Apparently the concept works and is quite efficient from what little I've been able to find out about it.
Anyway I THINK I've worked out a way of combining an ordinary small LTD type Stirling engine with a Vuilleumier heat pump so as to create a very simple and relatively easy to build realization of Tesla's Ambient heat engine that could "run on ice" that never melts.
The basic concept is to add a second regenerative displacer to the bottom half of an ordinary LTD Stirling and have the movement of this displacer timed in such a way that it should absorb some heat from the ice that the stirling is running on.
In otherwords the Stirling running on ambient heat comming in from above will simultaneouly use some very little of its energy gained from the ambient heat to move a second displacer/regenerator that acts as a Vuilleumier type heat pump.
Put another way the engine will have two regenerators. One drawing heat from the warm ambient air above and the other drawing heat from the colder ice below. (Ice itself still contains a great deal of heat in actuality)
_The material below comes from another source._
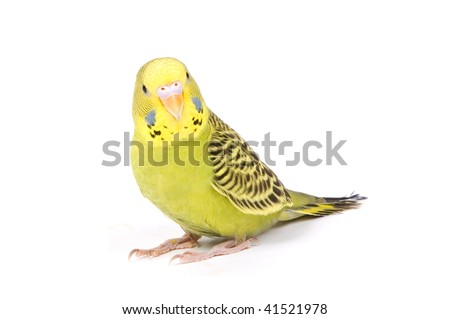 Green parrot isolated on a white background - stock photo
A. Vuilleumier heat pump itself functions in much the same way. Using two seperate regenerators to draw heat in from both ends.
The major difference is that a Vuilleumier heat pump outputs only heat and cooling but has no power output. So the idea in some respect is to take a Vuilleumier heat pump with two regenerators and incorporate a piston so that the heat is converted and output as "work" instead of heat.
I'm quite enthusiastic about this Vuilleumier heat pump.
I've designed some engines on the principle Tesla described before. Basically on the order of a Stirling engine being used to run a vapor-compression type heat pump using air as a "working fluid". That is, a Stirling engine running an air-cycle refrigerator to keep itself cool.
The main problem I've run into with that is, building such a thing, a combined Stirling engine and what amounts to a refrigerator combined required quite a bit of precission engineering and macine shop work for things like compressor piston & cylinder and an expansion turbine.. So I've been spending a lot of time and money trying to set up a machine shop. Which in itself has cost me thousands of dollars. Not only for the equipment but also for some space to set it all up.
Using a Vuilleumier heat pump for cooling as an alternative to an air-cycle system is, I think, much more straightforward, as well as much simpler and a whole lot easier to construct. All that is needed that would not be needed to build a little model LTD Stirling is a little extra steel wool for the additional regenerator.
That is, it can be constructed without a machine shop and without precision tooling. No compressor. No turbine. Just a second displacer/ regenerator added to what would otherwise be an ordinary LTD Stirling. And well... Some additional linkage.
The important thing of course is the timming of the two displacers so as to have them working in phase to effect both Stirling engine power output and Vuilleumier cycle cooling simultaneously in the one selfsame device.